Ossobuco alla Milanese and slow-cooked beef cheek with cheesy polenta are inspired by the wonderful ingredients on offer in the north of Italy

Dishes to leave you happy and fulfilled: Ossobuco alla Milanese and slow-cooked beef cheek with cheesy polenta and gremolata. All photographs: Harry Weir
Dishes to leave you happy and fulfilled: Ossobuco alla Milanese and slow-cooked beef cheek with cheesy polenta and gremolata. All photographs: Harry Weir

This week, I’m embracing full-on winter comfort food inspired by the north of Italy. This is a region famed for rice, grains and some of the world’s finest ingredients. Think parmesan, Prosciutto di Parma, white alba truffles, Piedmont hazelnuts. When you have building blocks such as these, it’s no wonder this cuisine is some of the most revered in the world.

The first dish is one of cuisine’s classics, originating in Lombardy, home of Milan. Ossobuco alla Milanese involves slowly cooking cross-sections of veal or beef shanks in a tomato-based stock until tender. This is then served on a bed of risotto flavoured with beef stock, saffron and a heap of parmesan cheese. Traditionally, gremolata is served alongside – a green dressing made using spicy olive oil, lemon juice and a selection of herbs. Other variants include cheesy polenta, and some recipes call for braising the shanks in a white sauce scented with cinnamon and bay leaf.

From a cooking point of view, keep an eye on the process for the risotto. It only take a couple of minutes to cook, the key being the high heat it’s cooked over. This allows the rice to cook while the stock reduces and concentrates in flavour. Each individual grain of rice should maintain its structure, with the stock, starch from the rice and cheese emulsifying into a cream-like coating that is packed with flavour. The prized part of this dish is the melted bone marrow that sits within the bone and melts into the risotto as you eat it.

I have been fortunate enough to spend lots of time in Milan over the years, and no trip is complete without a dinner at Ratana, serving some of the finest, traditional Milanese cuisine in a period home in the city centre. Stop for a drink on the patio before dinner and watch the city go by. The ossobuco is the best I’ve had.

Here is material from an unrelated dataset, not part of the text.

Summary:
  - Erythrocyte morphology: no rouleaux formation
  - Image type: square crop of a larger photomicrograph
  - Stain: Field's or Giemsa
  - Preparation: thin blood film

The second dish uses another Italian staple. Polenta is a type of cornmeal and a great sponge for flavour. Once cooked out, it has the look and feel of mashed potato. I cook it out very slowly in milk and water, stirring regularly, before finishing it with a large amount of parmesan and butter. This is the perfect vessel for housing a big lump of sticky, saucy braised beef cheek, cooked down for a few hours in beef stock, red wine and treacle.

A few spoonfuls of this combination and you’ll be ready to curl up on the couch and drift off for the evening. Happy and fulfilled I might add. Isn’t that the whole point?